Copy out all of the rows below word for word, with every line and its spacing unchanged.

= MATERIAL FOR THIS TASK =
*-*-*
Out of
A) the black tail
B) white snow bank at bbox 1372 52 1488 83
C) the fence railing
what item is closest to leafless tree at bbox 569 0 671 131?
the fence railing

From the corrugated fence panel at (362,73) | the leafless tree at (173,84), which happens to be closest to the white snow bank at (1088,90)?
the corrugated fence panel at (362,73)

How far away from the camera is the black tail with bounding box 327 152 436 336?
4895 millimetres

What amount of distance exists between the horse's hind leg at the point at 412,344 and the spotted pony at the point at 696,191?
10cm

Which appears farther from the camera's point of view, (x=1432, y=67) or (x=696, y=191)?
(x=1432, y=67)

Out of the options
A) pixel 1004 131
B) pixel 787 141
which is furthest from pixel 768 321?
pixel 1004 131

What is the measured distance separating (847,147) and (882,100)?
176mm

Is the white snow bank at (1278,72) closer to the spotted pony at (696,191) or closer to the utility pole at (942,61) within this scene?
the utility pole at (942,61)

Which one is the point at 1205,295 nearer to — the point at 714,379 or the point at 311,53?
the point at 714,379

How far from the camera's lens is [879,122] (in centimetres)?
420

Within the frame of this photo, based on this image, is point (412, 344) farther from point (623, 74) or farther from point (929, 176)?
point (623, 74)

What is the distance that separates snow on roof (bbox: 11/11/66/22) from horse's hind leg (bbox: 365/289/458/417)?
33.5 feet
*-*-*
= SOLUTION TO THE EXERCISE =
Out of
A) the black tail
B) white snow bank at bbox 1372 52 1488 83
C) the fence railing
what item is closest to leafless tree at bbox 569 0 671 131?
the fence railing

From the corrugated fence panel at (362,73) | the leafless tree at (173,84), which happens to be closest to the white snow bank at (1088,90)?
the corrugated fence panel at (362,73)

How far away from the camera is the black tail with bounding box 327 152 436 336?
4895 millimetres

What amount of distance exists between the horse's hind leg at the point at 412,344 and the spotted pony at the point at 696,191?
10cm

Which appears farther from the camera's point of view, (x=1432, y=67) or (x=696, y=191)?
(x=1432, y=67)

Out of the options
A) pixel 1004 131
B) pixel 787 141
which is furthest from pixel 768 321?
pixel 1004 131

What is the measured distance separating (847,147) and (882,100)?
176mm

Is the white snow bank at (1278,72) closer to the spotted pony at (696,191) or closer to the utility pole at (942,61) within this scene?
the utility pole at (942,61)

Which one is the point at 1205,295 nearer to — the point at 714,379 or the point at 311,53?
the point at 714,379

How far from the camera's lens is [879,122] (in centimetres)?
420

Within the frame of this photo, based on this image, is point (412, 344) farther from point (623, 74) or farther from point (929, 176)?
point (623, 74)

What is the distance that separates snow on roof (bbox: 11/11/66/22) from horse's hind leg (bbox: 365/289/458/417)?
33.5 feet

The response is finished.